Friday, April 9, 2010

Wise as Serpents, Innocent as Doves


We must have our eyes wide open. As Our Lord admonished us, we must be "wise as serpents and as innocent as doves" (Mt 10,16). The same few men who now occupy the Oval Office, who have strived so hard to obtain so much power and control over the fate not only of this once-great nation but also others so indelibly influenced by the true biblical spirit, are now - if one were to follow the minute yet certain threads of power and control - are now trying their best to tear down and destroy both the credibility and the influence of the sacramental presence of Christ in our world; namely, the Catholic Church.

Like Elizabeth and Lord Cecil (Burghley) in the reign of Tudor terror in England, there is very little these power-mongers will not do, strings they will not pull, to try their utmost to undo the epistemological, anthropological, and theological allegiance of millions of Catholics in this and any other country that happens to be within earshot or readership of their onslaught against Christ's "one holy catholic and apostolic Church."

Read Evelyn Waugh's Edmund Campion. Watch Michael Wood's In Search of Shakespeare.
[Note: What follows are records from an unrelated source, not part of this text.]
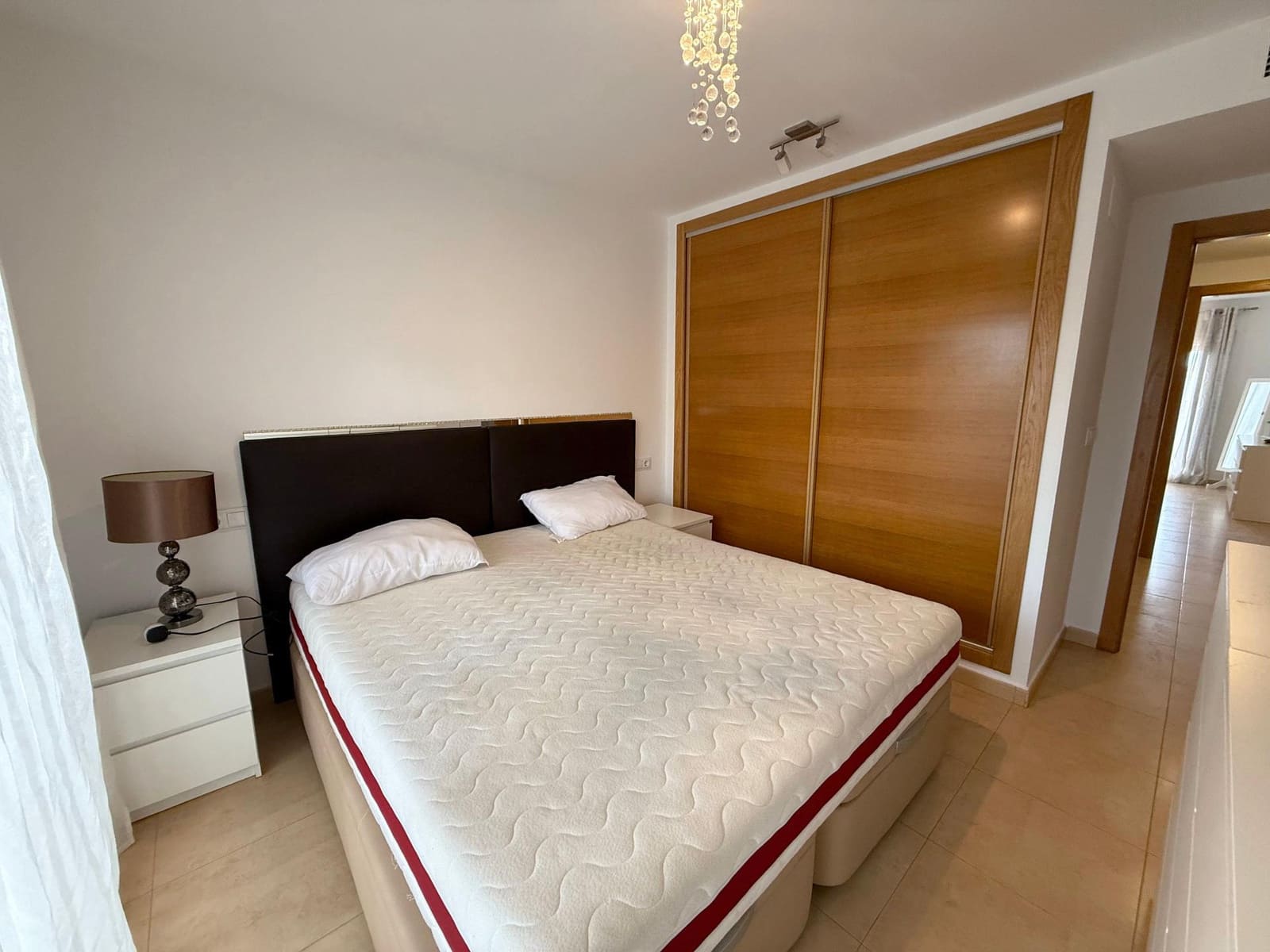 Appartement de 2 chambres à louer à Torre-Pacheco avec piscine - 900 € (Ref: 9416052)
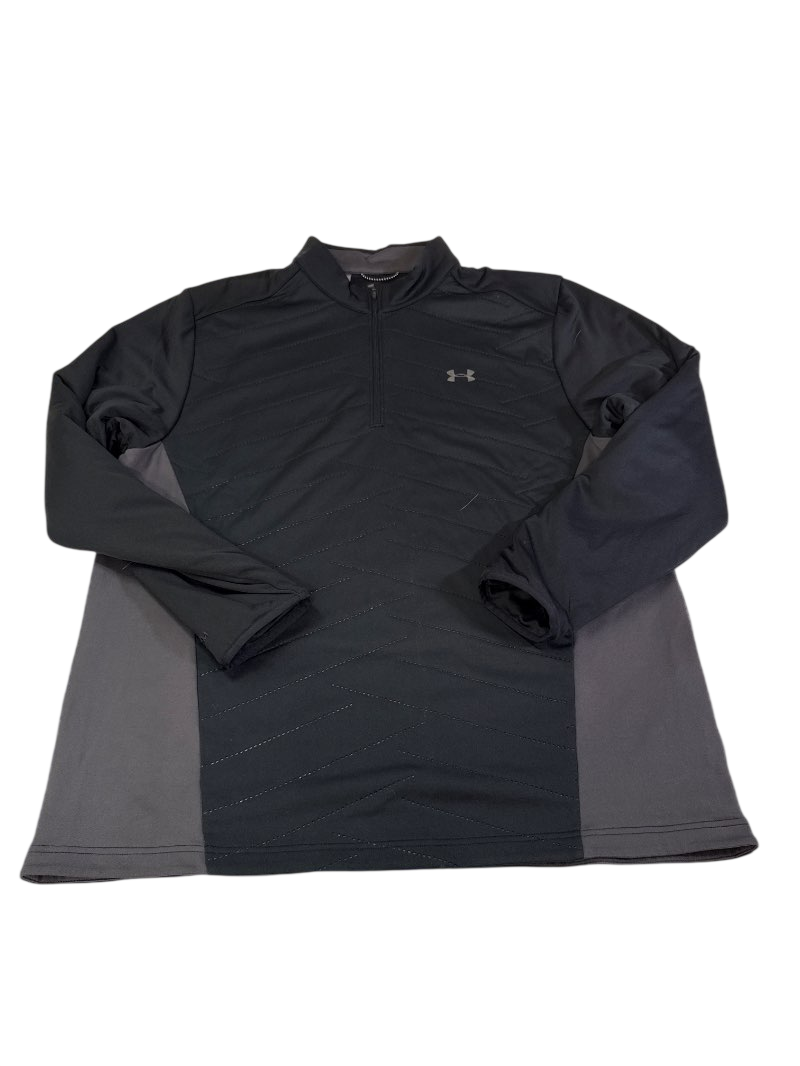Under Armour Quarter Zip Pullover Men's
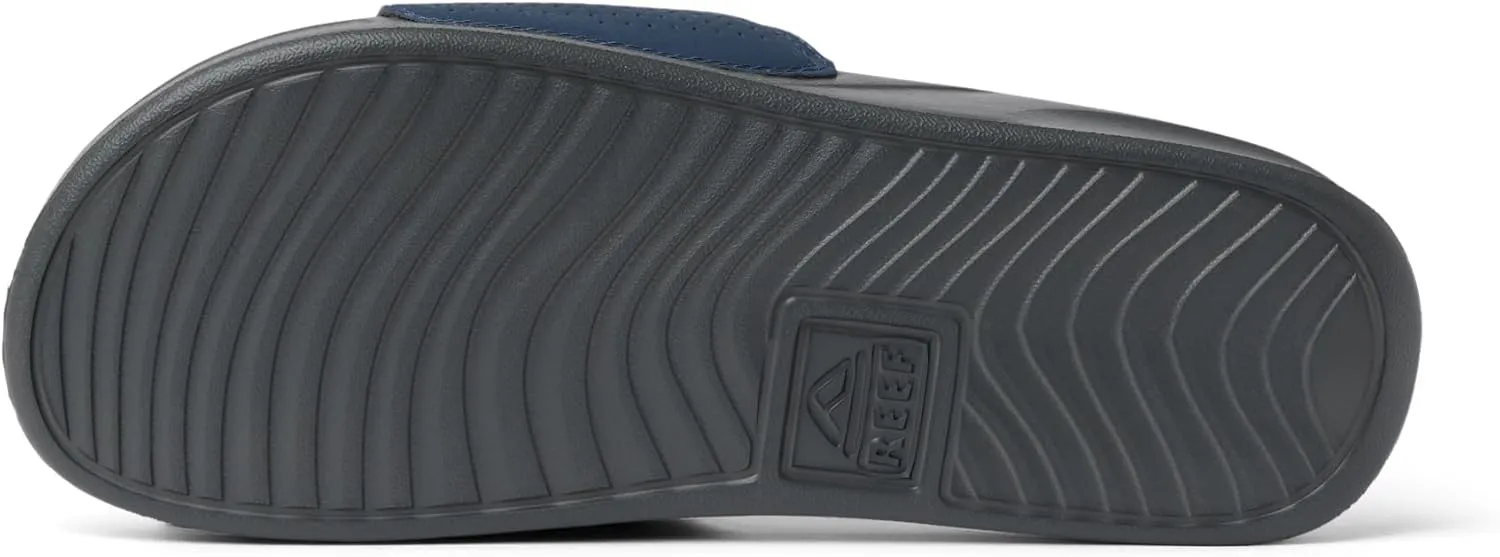 REEF One Slide Men's Sandal, Lightweight & Water Friendly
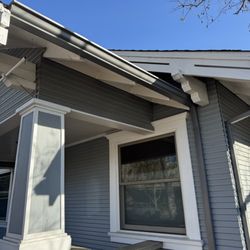 RME Seamless Gutters - Installation Napa California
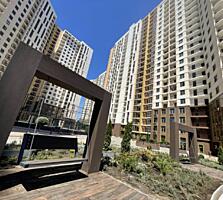 В продаже 2-х комнатная квартира в новом ЖК Приморский район. Две ...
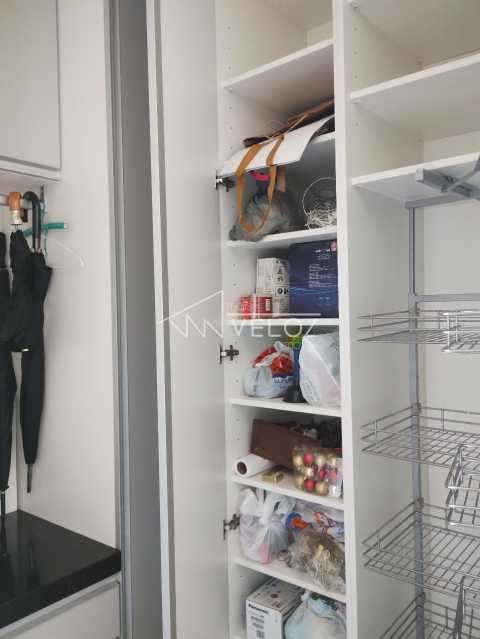 Apartamento à venda com 3 quartos, 177m² - Foto 24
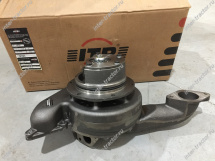 6127-61-1008:Помпа водяного охлаждения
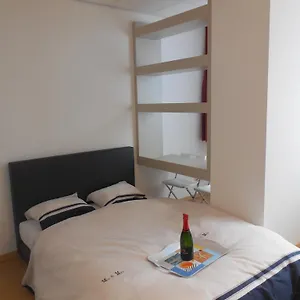 Apartamento Grand Place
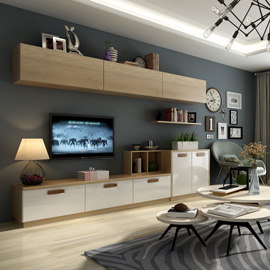 古代时髦电视柜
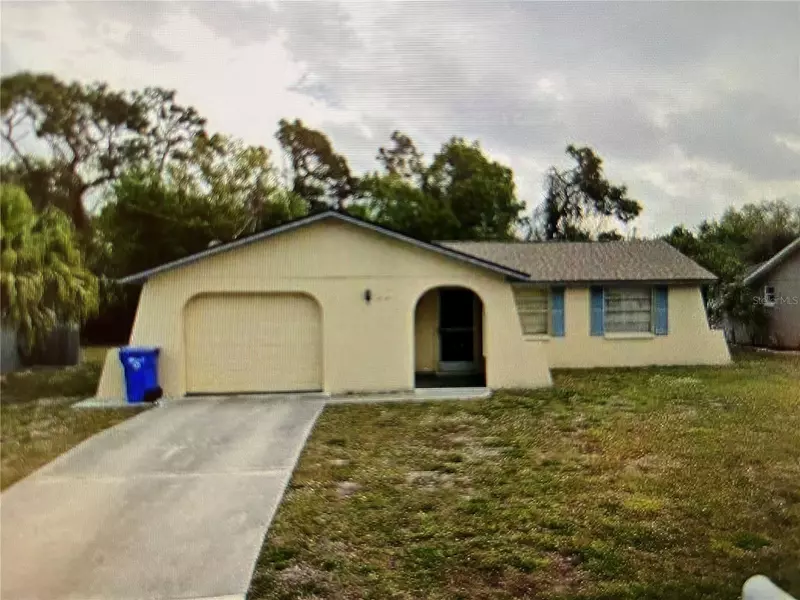 1032 ELAINE ST, Venice, FL 34285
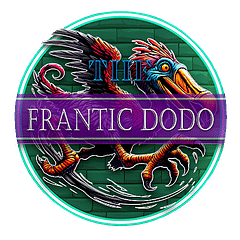 TheFranticDodo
Understand that "Bloody Mary" was a blip on the continuum of religious persecution compared with the model for the modern police state that was conducted behind the skirts of Queen Elizabeth, while hanging, having one's "privy parts" cut off and entrails roasted before your still living eyes, then being quartered was the norm of those sentenced to death at Tyburn Tree.

But our modern Lord Cecil and associates want nothing other than complete and monolithic power. "Whatever it takes" is the pragmatic motto of these officer-class ubermensch leaders. And they are confident they can do it.

Our response must be that recommended by T. S. Eliot in The Four Quartets: "prayer, observance, discipline, thought and action" and in that order. Or, as Gil Bailie quotes John Paul II as having quipped: "We ha(ve) two choices: a practical one and a hopelessly naive mystical one. The practical one (is) to fall on our knees and pray for the interecession of Our Lady of Czestochowa. The hopelessly naive one (is) to organize a meeting of politicians and bureaucrats."

You know me: engage in Marian chivalry. And never let go of your faith, hope, and charity - even toward these power-mongers who are forgetful that they must stand before Our Lord on the Day of Judgment. They, too, are forgetful that the Devil tends to break and throw away his "tools" when he finishes with them.

Fight the good fight! Pray! Love! And be Pope's men - and women - all.